Comentando este evangelio en una homilía del 13 de febrero de 2014, no decía: “La mujer de lengua griega y de origen sirio fenicio fue a buscar a Jesús. No tuvo vergüenza de la mirada de los apóstoles. Y se acercó a Jesús para suplicarle que ayudara a su hija. No respondió a Jesús con su inteligencia, sino con sus entrañas de madre, con su amor: pero también los perros debajo de la mesa comen las migajas que tiran los niños. Dame de esas migajas a mi. Impresionado por su fe en Señor hizo un milagro (…) Su camino es el de una persona de buena voluntad que busca Dios y lo encuentra. Cada día en la iglesia del Señor hay personas que recorren este camino silenciosamente para encontrar al Señor precisamente porque se dejan conducir por el espíritu Santo”.

Esta mujer nos deja varias lecciones. Una de ellas es la perseverancia en la oración. Cuántos de nosotros dejamos de insistirle al Señor al tardar en concedernos lo que pedimos.

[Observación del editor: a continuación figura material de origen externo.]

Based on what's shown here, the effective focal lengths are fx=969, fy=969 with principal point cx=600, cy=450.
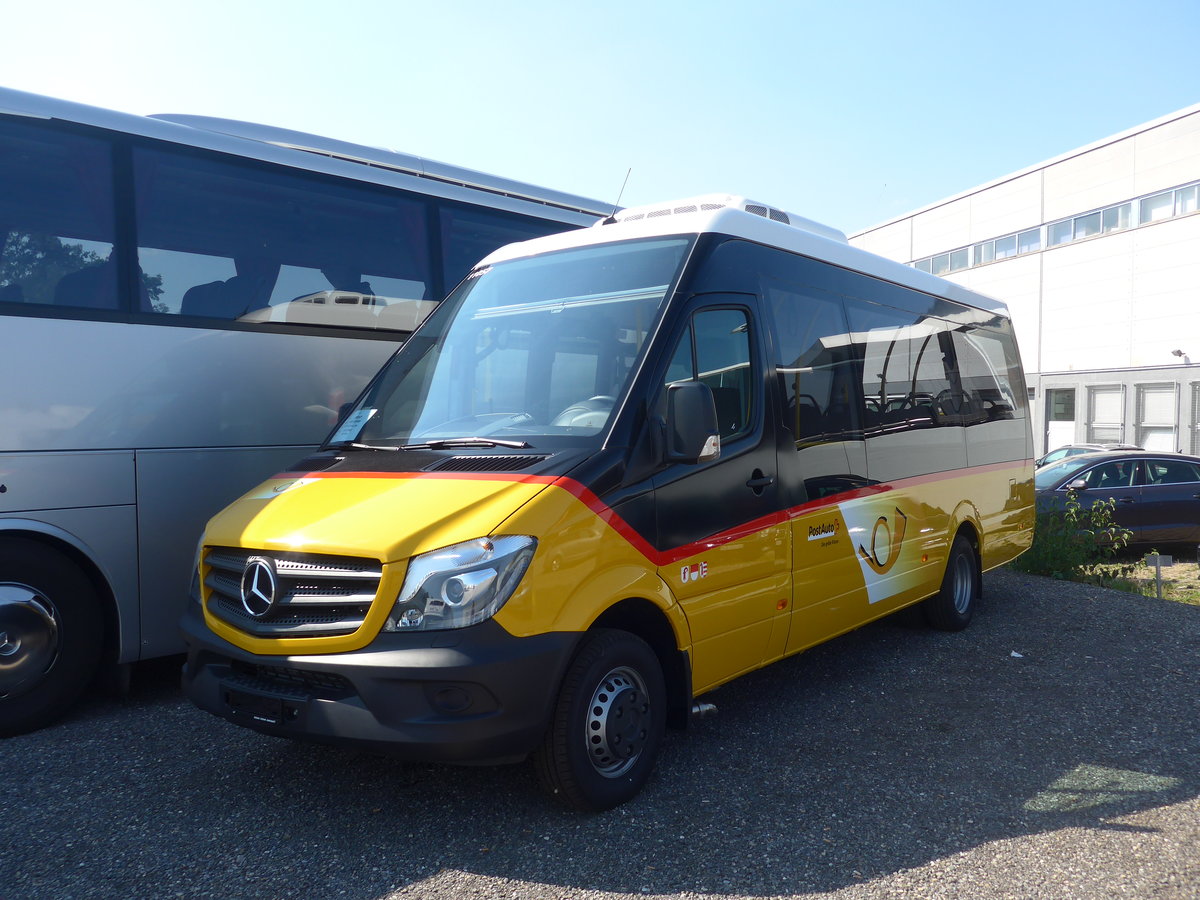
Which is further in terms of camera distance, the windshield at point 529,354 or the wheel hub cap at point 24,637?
the wheel hub cap at point 24,637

Incluso, en ocasiones, nos “enfadamos” con Dios porque lejos de concedernos lo aquello por lo que rogamos parece que las cosas se ponen peor. Es un poco lo que le pasó a esta mujer. Como ella hemos de ser humildes y, confiados, volver a insistirle al Señor. Ella, lejos de enfadarse se dirige de nuevo a Cristo. Muchas veces, como a esta mujer, Dios parece retrasar la concesión a lo pedido para ayudarnos a fomentar la confianza en la providencia de Dios. Él nos escucha siempre, pero no siempre nosotros sabemos sintonizar con los tiempos de Dios. Tener la paciencia que permite insistir. Jesús, con su respuesta quiere ayudar a su fe – y la nuestra -, por eso parece ponerle pegas, pero en el fondo está permitiendo que, además del amor a su hija, sea una fe grande la que le mueva a pedir la intervención de Dios. Toda petición debería terminar con un profundo acto de abandono en la Dios Padre, como hizo Jesucristo en la Oración en el huerto. Padre, si quieres, aparta de mí este cáliz; pero no se haga mi voluntad, sino la tuya (Lc 22, 42).

María es maestra y modelo de oración confiada y abandonada en Dios. Madre nuestra, concedemos la fe y la humildad de esta mujer para no desistir en nuestra oración.